I slowly eyed the airfield. “I have an idea.”

“Oh.” She eyed the plane, and then looked back at me. “I had the impression it was difficult to fly one of those things.”

“I have absolute faith in my abilities,” I said, and smiled pleasantly. “We can do this. Look, that plane’s just finished refueling.”

I transitioned smoothly into movement, running forward across the parking lot. One good leap took me over the fence, and I heard Jormungandr running after.

I should perhaps be clear that at this point, it was less innate distrust of the serpent, and more the fact that I was interested in seeing how hard I could push her before she would stop trying to keep up. Not a test of her physical abilities, because I knew those far exceed my own. Rather, a test of her resolve.

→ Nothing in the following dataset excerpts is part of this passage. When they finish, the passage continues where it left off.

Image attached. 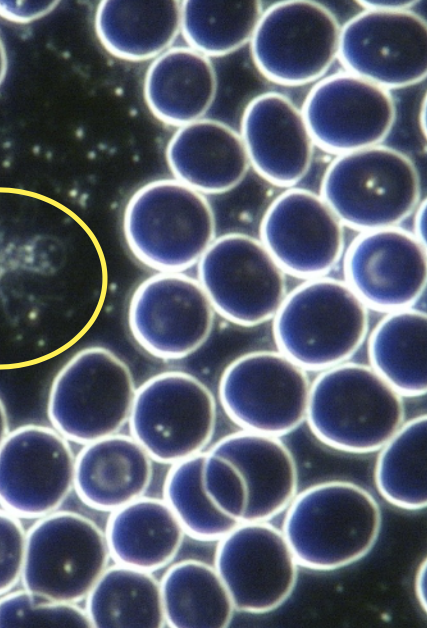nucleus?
I'll return each instance as SVG.
<instances>
[{
  "label": "nucleus",
  "instance_id": "1",
  "mask_svg": "<svg viewBox=\"0 0 427 628\" xmlns=\"http://www.w3.org/2000/svg\"><path fill=\"white\" fill-rule=\"evenodd\" d=\"M381 526V509L370 492L350 481L330 480L295 495L282 532L300 566L332 571L365 557Z\"/></svg>",
  "mask_w": 427,
  "mask_h": 628
},
{
  "label": "nucleus",
  "instance_id": "2",
  "mask_svg": "<svg viewBox=\"0 0 427 628\" xmlns=\"http://www.w3.org/2000/svg\"><path fill=\"white\" fill-rule=\"evenodd\" d=\"M402 397L370 365L346 361L311 382L305 421L328 447L371 453L405 422Z\"/></svg>",
  "mask_w": 427,
  "mask_h": 628
},
{
  "label": "nucleus",
  "instance_id": "3",
  "mask_svg": "<svg viewBox=\"0 0 427 628\" xmlns=\"http://www.w3.org/2000/svg\"><path fill=\"white\" fill-rule=\"evenodd\" d=\"M368 307L345 282L321 276L287 293L273 317L281 353L305 370L348 361L368 333Z\"/></svg>",
  "mask_w": 427,
  "mask_h": 628
},
{
  "label": "nucleus",
  "instance_id": "4",
  "mask_svg": "<svg viewBox=\"0 0 427 628\" xmlns=\"http://www.w3.org/2000/svg\"><path fill=\"white\" fill-rule=\"evenodd\" d=\"M215 216L205 196L176 179H159L129 199L123 231L133 255L160 272L190 268L215 239Z\"/></svg>",
  "mask_w": 427,
  "mask_h": 628
},
{
  "label": "nucleus",
  "instance_id": "5",
  "mask_svg": "<svg viewBox=\"0 0 427 628\" xmlns=\"http://www.w3.org/2000/svg\"><path fill=\"white\" fill-rule=\"evenodd\" d=\"M321 197L343 225L362 232L397 227L420 203L416 165L382 144L339 154L328 166Z\"/></svg>",
  "mask_w": 427,
  "mask_h": 628
},
{
  "label": "nucleus",
  "instance_id": "6",
  "mask_svg": "<svg viewBox=\"0 0 427 628\" xmlns=\"http://www.w3.org/2000/svg\"><path fill=\"white\" fill-rule=\"evenodd\" d=\"M135 393L132 373L122 359L107 348L88 347L55 376L48 395V418L68 441L85 445L123 428Z\"/></svg>",
  "mask_w": 427,
  "mask_h": 628
},
{
  "label": "nucleus",
  "instance_id": "7",
  "mask_svg": "<svg viewBox=\"0 0 427 628\" xmlns=\"http://www.w3.org/2000/svg\"><path fill=\"white\" fill-rule=\"evenodd\" d=\"M109 558L105 533L94 521L57 510L28 530L21 580L37 599L78 603L108 567Z\"/></svg>",
  "mask_w": 427,
  "mask_h": 628
},
{
  "label": "nucleus",
  "instance_id": "8",
  "mask_svg": "<svg viewBox=\"0 0 427 628\" xmlns=\"http://www.w3.org/2000/svg\"><path fill=\"white\" fill-rule=\"evenodd\" d=\"M216 402L195 376L167 371L136 389L131 436L152 460L175 464L204 452L215 431Z\"/></svg>",
  "mask_w": 427,
  "mask_h": 628
},
{
  "label": "nucleus",
  "instance_id": "9",
  "mask_svg": "<svg viewBox=\"0 0 427 628\" xmlns=\"http://www.w3.org/2000/svg\"><path fill=\"white\" fill-rule=\"evenodd\" d=\"M310 384L306 370L280 351H254L225 368L219 399L242 430L280 437L305 421Z\"/></svg>",
  "mask_w": 427,
  "mask_h": 628
},
{
  "label": "nucleus",
  "instance_id": "10",
  "mask_svg": "<svg viewBox=\"0 0 427 628\" xmlns=\"http://www.w3.org/2000/svg\"><path fill=\"white\" fill-rule=\"evenodd\" d=\"M284 274L263 243L243 233L215 238L198 261L214 311L244 327L273 319L287 294Z\"/></svg>",
  "mask_w": 427,
  "mask_h": 628
},
{
  "label": "nucleus",
  "instance_id": "11",
  "mask_svg": "<svg viewBox=\"0 0 427 628\" xmlns=\"http://www.w3.org/2000/svg\"><path fill=\"white\" fill-rule=\"evenodd\" d=\"M340 31L335 15L320 3H275L263 10L250 40L253 62L281 85L316 81L338 58Z\"/></svg>",
  "mask_w": 427,
  "mask_h": 628
},
{
  "label": "nucleus",
  "instance_id": "12",
  "mask_svg": "<svg viewBox=\"0 0 427 628\" xmlns=\"http://www.w3.org/2000/svg\"><path fill=\"white\" fill-rule=\"evenodd\" d=\"M338 58L387 90L420 83L427 75L426 22L411 9H364L341 27Z\"/></svg>",
  "mask_w": 427,
  "mask_h": 628
},
{
  "label": "nucleus",
  "instance_id": "13",
  "mask_svg": "<svg viewBox=\"0 0 427 628\" xmlns=\"http://www.w3.org/2000/svg\"><path fill=\"white\" fill-rule=\"evenodd\" d=\"M214 568L235 610L264 614L293 593L298 562L282 530L266 522H241L218 540Z\"/></svg>",
  "mask_w": 427,
  "mask_h": 628
},
{
  "label": "nucleus",
  "instance_id": "14",
  "mask_svg": "<svg viewBox=\"0 0 427 628\" xmlns=\"http://www.w3.org/2000/svg\"><path fill=\"white\" fill-rule=\"evenodd\" d=\"M75 456L54 428L28 424L0 446V506L21 518L57 511L74 485Z\"/></svg>",
  "mask_w": 427,
  "mask_h": 628
},
{
  "label": "nucleus",
  "instance_id": "15",
  "mask_svg": "<svg viewBox=\"0 0 427 628\" xmlns=\"http://www.w3.org/2000/svg\"><path fill=\"white\" fill-rule=\"evenodd\" d=\"M214 309L198 280L180 272H160L132 295L128 322L138 344L162 359H181L211 334Z\"/></svg>",
  "mask_w": 427,
  "mask_h": 628
},
{
  "label": "nucleus",
  "instance_id": "16",
  "mask_svg": "<svg viewBox=\"0 0 427 628\" xmlns=\"http://www.w3.org/2000/svg\"><path fill=\"white\" fill-rule=\"evenodd\" d=\"M302 113L314 143L339 155L381 144L394 126L396 105L389 90L348 72L320 80Z\"/></svg>",
  "mask_w": 427,
  "mask_h": 628
},
{
  "label": "nucleus",
  "instance_id": "17",
  "mask_svg": "<svg viewBox=\"0 0 427 628\" xmlns=\"http://www.w3.org/2000/svg\"><path fill=\"white\" fill-rule=\"evenodd\" d=\"M260 241L284 272L305 279L321 277L343 254V224L321 195L289 188L265 211Z\"/></svg>",
  "mask_w": 427,
  "mask_h": 628
},
{
  "label": "nucleus",
  "instance_id": "18",
  "mask_svg": "<svg viewBox=\"0 0 427 628\" xmlns=\"http://www.w3.org/2000/svg\"><path fill=\"white\" fill-rule=\"evenodd\" d=\"M344 272L368 308H411L426 287V246L398 226L362 232L345 254Z\"/></svg>",
  "mask_w": 427,
  "mask_h": 628
},
{
  "label": "nucleus",
  "instance_id": "19",
  "mask_svg": "<svg viewBox=\"0 0 427 628\" xmlns=\"http://www.w3.org/2000/svg\"><path fill=\"white\" fill-rule=\"evenodd\" d=\"M240 135L250 165L268 182L291 187L309 171L314 141L302 110L285 95L254 97L243 111Z\"/></svg>",
  "mask_w": 427,
  "mask_h": 628
},
{
  "label": "nucleus",
  "instance_id": "20",
  "mask_svg": "<svg viewBox=\"0 0 427 628\" xmlns=\"http://www.w3.org/2000/svg\"><path fill=\"white\" fill-rule=\"evenodd\" d=\"M166 160L176 180L202 194L232 190L250 166L240 133L207 118L178 128L167 144Z\"/></svg>",
  "mask_w": 427,
  "mask_h": 628
},
{
  "label": "nucleus",
  "instance_id": "21",
  "mask_svg": "<svg viewBox=\"0 0 427 628\" xmlns=\"http://www.w3.org/2000/svg\"><path fill=\"white\" fill-rule=\"evenodd\" d=\"M209 451L230 460L242 475L247 489L242 522L271 520L297 494L296 462L279 437L241 430L223 437Z\"/></svg>",
  "mask_w": 427,
  "mask_h": 628
},
{
  "label": "nucleus",
  "instance_id": "22",
  "mask_svg": "<svg viewBox=\"0 0 427 628\" xmlns=\"http://www.w3.org/2000/svg\"><path fill=\"white\" fill-rule=\"evenodd\" d=\"M152 459L130 435L119 433L85 444L75 457L74 485L90 508L113 512L144 496Z\"/></svg>",
  "mask_w": 427,
  "mask_h": 628
},
{
  "label": "nucleus",
  "instance_id": "23",
  "mask_svg": "<svg viewBox=\"0 0 427 628\" xmlns=\"http://www.w3.org/2000/svg\"><path fill=\"white\" fill-rule=\"evenodd\" d=\"M145 102L161 122L181 127L203 118L217 93V75L209 57L184 46L170 47L148 67Z\"/></svg>",
  "mask_w": 427,
  "mask_h": 628
},
{
  "label": "nucleus",
  "instance_id": "24",
  "mask_svg": "<svg viewBox=\"0 0 427 628\" xmlns=\"http://www.w3.org/2000/svg\"><path fill=\"white\" fill-rule=\"evenodd\" d=\"M181 1L103 0L94 17L96 36L114 57L127 61L155 59L180 32Z\"/></svg>",
  "mask_w": 427,
  "mask_h": 628
},
{
  "label": "nucleus",
  "instance_id": "25",
  "mask_svg": "<svg viewBox=\"0 0 427 628\" xmlns=\"http://www.w3.org/2000/svg\"><path fill=\"white\" fill-rule=\"evenodd\" d=\"M104 533L116 563L149 572L171 563L185 536L165 500L145 496L111 512Z\"/></svg>",
  "mask_w": 427,
  "mask_h": 628
},
{
  "label": "nucleus",
  "instance_id": "26",
  "mask_svg": "<svg viewBox=\"0 0 427 628\" xmlns=\"http://www.w3.org/2000/svg\"><path fill=\"white\" fill-rule=\"evenodd\" d=\"M427 317L413 307L388 312L368 338L370 366L401 396L427 391Z\"/></svg>",
  "mask_w": 427,
  "mask_h": 628
},
{
  "label": "nucleus",
  "instance_id": "27",
  "mask_svg": "<svg viewBox=\"0 0 427 628\" xmlns=\"http://www.w3.org/2000/svg\"><path fill=\"white\" fill-rule=\"evenodd\" d=\"M85 600L92 627L166 626L160 581L149 571L118 563L107 567Z\"/></svg>",
  "mask_w": 427,
  "mask_h": 628
},
{
  "label": "nucleus",
  "instance_id": "28",
  "mask_svg": "<svg viewBox=\"0 0 427 628\" xmlns=\"http://www.w3.org/2000/svg\"><path fill=\"white\" fill-rule=\"evenodd\" d=\"M165 623L172 628H224L235 611L214 566L195 559L171 565L160 580Z\"/></svg>",
  "mask_w": 427,
  "mask_h": 628
},
{
  "label": "nucleus",
  "instance_id": "29",
  "mask_svg": "<svg viewBox=\"0 0 427 628\" xmlns=\"http://www.w3.org/2000/svg\"><path fill=\"white\" fill-rule=\"evenodd\" d=\"M375 465V484L390 504L417 511L427 506V418L406 421L381 447Z\"/></svg>",
  "mask_w": 427,
  "mask_h": 628
},
{
  "label": "nucleus",
  "instance_id": "30",
  "mask_svg": "<svg viewBox=\"0 0 427 628\" xmlns=\"http://www.w3.org/2000/svg\"><path fill=\"white\" fill-rule=\"evenodd\" d=\"M263 13L256 0L181 1L180 32L207 57L228 55L250 42Z\"/></svg>",
  "mask_w": 427,
  "mask_h": 628
},
{
  "label": "nucleus",
  "instance_id": "31",
  "mask_svg": "<svg viewBox=\"0 0 427 628\" xmlns=\"http://www.w3.org/2000/svg\"><path fill=\"white\" fill-rule=\"evenodd\" d=\"M204 455L202 452L173 464L163 494L185 534L201 541H218L241 522L220 512L206 495L202 485Z\"/></svg>",
  "mask_w": 427,
  "mask_h": 628
},
{
  "label": "nucleus",
  "instance_id": "32",
  "mask_svg": "<svg viewBox=\"0 0 427 628\" xmlns=\"http://www.w3.org/2000/svg\"><path fill=\"white\" fill-rule=\"evenodd\" d=\"M0 627H92L85 609L77 603L35 598L27 590L0 598Z\"/></svg>",
  "mask_w": 427,
  "mask_h": 628
},
{
  "label": "nucleus",
  "instance_id": "33",
  "mask_svg": "<svg viewBox=\"0 0 427 628\" xmlns=\"http://www.w3.org/2000/svg\"><path fill=\"white\" fill-rule=\"evenodd\" d=\"M202 485L220 512L242 522L247 506V489L241 473L230 460L209 450L205 452Z\"/></svg>",
  "mask_w": 427,
  "mask_h": 628
},
{
  "label": "nucleus",
  "instance_id": "34",
  "mask_svg": "<svg viewBox=\"0 0 427 628\" xmlns=\"http://www.w3.org/2000/svg\"><path fill=\"white\" fill-rule=\"evenodd\" d=\"M26 532L19 517L0 509V596L8 593L21 579Z\"/></svg>",
  "mask_w": 427,
  "mask_h": 628
},
{
  "label": "nucleus",
  "instance_id": "35",
  "mask_svg": "<svg viewBox=\"0 0 427 628\" xmlns=\"http://www.w3.org/2000/svg\"><path fill=\"white\" fill-rule=\"evenodd\" d=\"M59 4V1H0V17L25 24L42 18Z\"/></svg>",
  "mask_w": 427,
  "mask_h": 628
},
{
  "label": "nucleus",
  "instance_id": "36",
  "mask_svg": "<svg viewBox=\"0 0 427 628\" xmlns=\"http://www.w3.org/2000/svg\"><path fill=\"white\" fill-rule=\"evenodd\" d=\"M415 595L421 608L427 610V564L424 559L419 565L415 575Z\"/></svg>",
  "mask_w": 427,
  "mask_h": 628
},
{
  "label": "nucleus",
  "instance_id": "37",
  "mask_svg": "<svg viewBox=\"0 0 427 628\" xmlns=\"http://www.w3.org/2000/svg\"><path fill=\"white\" fill-rule=\"evenodd\" d=\"M417 1H360L359 4L364 9H375V10H409L411 9Z\"/></svg>",
  "mask_w": 427,
  "mask_h": 628
},
{
  "label": "nucleus",
  "instance_id": "38",
  "mask_svg": "<svg viewBox=\"0 0 427 628\" xmlns=\"http://www.w3.org/2000/svg\"><path fill=\"white\" fill-rule=\"evenodd\" d=\"M414 213L413 235L426 246V200L420 201Z\"/></svg>",
  "mask_w": 427,
  "mask_h": 628
},
{
  "label": "nucleus",
  "instance_id": "39",
  "mask_svg": "<svg viewBox=\"0 0 427 628\" xmlns=\"http://www.w3.org/2000/svg\"><path fill=\"white\" fill-rule=\"evenodd\" d=\"M9 434V422L5 405L0 398V446Z\"/></svg>",
  "mask_w": 427,
  "mask_h": 628
},
{
  "label": "nucleus",
  "instance_id": "40",
  "mask_svg": "<svg viewBox=\"0 0 427 628\" xmlns=\"http://www.w3.org/2000/svg\"><path fill=\"white\" fill-rule=\"evenodd\" d=\"M8 70V55L5 44L0 35V86L4 82Z\"/></svg>",
  "mask_w": 427,
  "mask_h": 628
}]
</instances>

Apparently, she really wanted to meet Horace. She was keeping pace with me as I raced across the tarmac, sandals slapping the ground and my soles with each step. The pilot looked up, his head tilted curiously. A smile spread across his face at our approach, then gradually shifted to confusion, then shock. Anger or belligerence would have followed, but my arm went around his neck, locking in tight in a sleeper hold. I counted out the seconds, keeping it just tight enough to knock out without doing permanent damage, and released him a few seconds after he went limp, on his back. I gave a brief look into the cockpit. The number of gauges and dials within were intimidating, and their purposes were only loosely hinted at by the signs on the instrumentation. I had used Microsoft Flight Simulator once, at Randall’s insistence. I was pretty sure I could figure it out, though.

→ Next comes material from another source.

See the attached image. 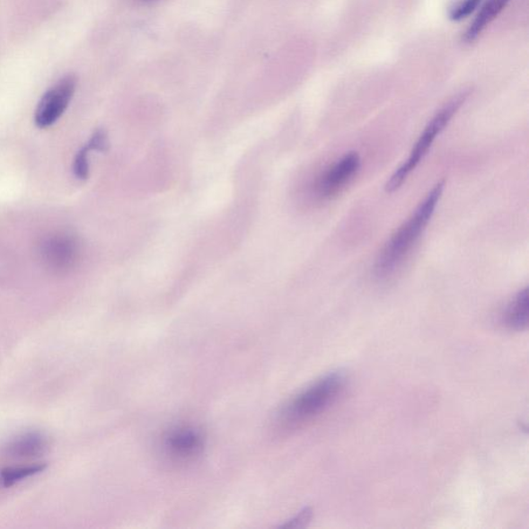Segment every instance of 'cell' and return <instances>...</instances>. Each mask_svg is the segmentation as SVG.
Here are the masks:
<instances>
[{"mask_svg": "<svg viewBox=\"0 0 529 529\" xmlns=\"http://www.w3.org/2000/svg\"><path fill=\"white\" fill-rule=\"evenodd\" d=\"M445 181L438 182L424 200L419 204L413 215L392 236L379 254L374 267L375 276L386 279L393 276L403 260L420 239L426 226L434 216L445 190Z\"/></svg>", "mask_w": 529, "mask_h": 529, "instance_id": "6da1fadb", "label": "cell"}, {"mask_svg": "<svg viewBox=\"0 0 529 529\" xmlns=\"http://www.w3.org/2000/svg\"><path fill=\"white\" fill-rule=\"evenodd\" d=\"M347 384L342 373H332L288 403L278 418L280 428H291L324 413L339 400Z\"/></svg>", "mask_w": 529, "mask_h": 529, "instance_id": "7a4b0ae2", "label": "cell"}, {"mask_svg": "<svg viewBox=\"0 0 529 529\" xmlns=\"http://www.w3.org/2000/svg\"><path fill=\"white\" fill-rule=\"evenodd\" d=\"M471 92L464 91L458 93L454 98L446 102L439 111L432 117L431 120L425 127L422 134L419 137L413 149H411L408 160L398 168L393 175L389 178L384 190L388 194L396 191L401 188V185L407 181L409 176L413 173L419 164L423 161L426 154H428L432 144L435 143L437 137L443 133V130L448 127L460 108L463 107Z\"/></svg>", "mask_w": 529, "mask_h": 529, "instance_id": "3957f363", "label": "cell"}, {"mask_svg": "<svg viewBox=\"0 0 529 529\" xmlns=\"http://www.w3.org/2000/svg\"><path fill=\"white\" fill-rule=\"evenodd\" d=\"M75 87L77 78L74 75H67L44 94L34 115L37 127L49 128L60 119L70 105Z\"/></svg>", "mask_w": 529, "mask_h": 529, "instance_id": "277c9868", "label": "cell"}, {"mask_svg": "<svg viewBox=\"0 0 529 529\" xmlns=\"http://www.w3.org/2000/svg\"><path fill=\"white\" fill-rule=\"evenodd\" d=\"M163 445L172 462L188 463L202 454L204 437L200 431L190 426H180L168 432Z\"/></svg>", "mask_w": 529, "mask_h": 529, "instance_id": "5b68a950", "label": "cell"}, {"mask_svg": "<svg viewBox=\"0 0 529 529\" xmlns=\"http://www.w3.org/2000/svg\"><path fill=\"white\" fill-rule=\"evenodd\" d=\"M44 263L54 271H66L77 262L80 243L70 233H57L48 237L42 244Z\"/></svg>", "mask_w": 529, "mask_h": 529, "instance_id": "8992f818", "label": "cell"}, {"mask_svg": "<svg viewBox=\"0 0 529 529\" xmlns=\"http://www.w3.org/2000/svg\"><path fill=\"white\" fill-rule=\"evenodd\" d=\"M361 168L358 153H348L324 172L318 181L317 191L321 198H330L338 195L353 180Z\"/></svg>", "mask_w": 529, "mask_h": 529, "instance_id": "52a82bcc", "label": "cell"}, {"mask_svg": "<svg viewBox=\"0 0 529 529\" xmlns=\"http://www.w3.org/2000/svg\"><path fill=\"white\" fill-rule=\"evenodd\" d=\"M11 456L18 458H31L44 454L49 449V441L40 432H29L13 438L8 445Z\"/></svg>", "mask_w": 529, "mask_h": 529, "instance_id": "ba28073f", "label": "cell"}, {"mask_svg": "<svg viewBox=\"0 0 529 529\" xmlns=\"http://www.w3.org/2000/svg\"><path fill=\"white\" fill-rule=\"evenodd\" d=\"M511 0H486L473 22L466 31L463 40L465 44H472L476 40L494 19H496Z\"/></svg>", "mask_w": 529, "mask_h": 529, "instance_id": "9c48e42d", "label": "cell"}, {"mask_svg": "<svg viewBox=\"0 0 529 529\" xmlns=\"http://www.w3.org/2000/svg\"><path fill=\"white\" fill-rule=\"evenodd\" d=\"M528 287L524 288L510 301L504 313L505 325L515 331H522L528 326Z\"/></svg>", "mask_w": 529, "mask_h": 529, "instance_id": "30bf717a", "label": "cell"}, {"mask_svg": "<svg viewBox=\"0 0 529 529\" xmlns=\"http://www.w3.org/2000/svg\"><path fill=\"white\" fill-rule=\"evenodd\" d=\"M47 469V464L39 463L26 466L6 467L0 472V483L5 488L16 485L24 479L36 476Z\"/></svg>", "mask_w": 529, "mask_h": 529, "instance_id": "8fae6325", "label": "cell"}, {"mask_svg": "<svg viewBox=\"0 0 529 529\" xmlns=\"http://www.w3.org/2000/svg\"><path fill=\"white\" fill-rule=\"evenodd\" d=\"M483 0H460V2L453 6L450 11V19L452 22H462V20L470 17L475 12Z\"/></svg>", "mask_w": 529, "mask_h": 529, "instance_id": "7c38bea8", "label": "cell"}, {"mask_svg": "<svg viewBox=\"0 0 529 529\" xmlns=\"http://www.w3.org/2000/svg\"><path fill=\"white\" fill-rule=\"evenodd\" d=\"M91 149L87 145L82 147L75 155L73 164V171L75 177L80 181L87 180L89 176L88 156Z\"/></svg>", "mask_w": 529, "mask_h": 529, "instance_id": "4fadbf2b", "label": "cell"}, {"mask_svg": "<svg viewBox=\"0 0 529 529\" xmlns=\"http://www.w3.org/2000/svg\"><path fill=\"white\" fill-rule=\"evenodd\" d=\"M91 151H99V153H106L109 149V138L106 130L98 129L91 137L88 143L86 144Z\"/></svg>", "mask_w": 529, "mask_h": 529, "instance_id": "5bb4252c", "label": "cell"}, {"mask_svg": "<svg viewBox=\"0 0 529 529\" xmlns=\"http://www.w3.org/2000/svg\"><path fill=\"white\" fill-rule=\"evenodd\" d=\"M312 516H313V511L311 510V508L306 507V508H304V511L300 512L296 517H295L291 521H288L287 524L284 525V527H287V528L305 527L307 525L308 522L311 521Z\"/></svg>", "mask_w": 529, "mask_h": 529, "instance_id": "9a60e30c", "label": "cell"}]
</instances>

“You aren’t in a very subtle mood, are you?”

“I’m quite good at subtle and quiet when the situation calls for it. Our current situation calls for as swift a trip as we can manage.”

“I am beginning to think you are not considering issues with a very clear mind, here, Li Xue Zi.”

“I will confess this is true. Are you going to get into the damn cockpit or not?”

It was tight in there with the two of us, and there was the kind of tension in the cockpit that can only be created by two extremely territorial predators finding themselves much too close together. There was a siren somewhere, and furious comments from an air traffic controller. I flicked off the radio as I tried the key in one place, then another. The third time, it slid in, and turned, the engine coughing into action. I grabbed a likely lever, pulled, and was rewarded with a rumble as the brakes disengaged. Another lever, and the engine revved up. I grabbed the control stick, and remembering my twelve minutes of training, gradually pulled up as the plane accelerated, gradually rising into the air, but not so hard that we stalled out. The plane shimmied and shook somewhat alarmingly as we raised into the air, but soon, I had it flying. The ground dropped down beneath us, the bright green of the countryside spreading out below us.

I did not fly often. I had never, in fact, flown a real plane before. Suspended now, it was a strange feeling, but liberating. In this thing, I could go wherever I wanted. Be wherever I wanted. Do what made me happy.

I checked the compass, adjusted towards a northerly course, towards Horace, and increased the throttle.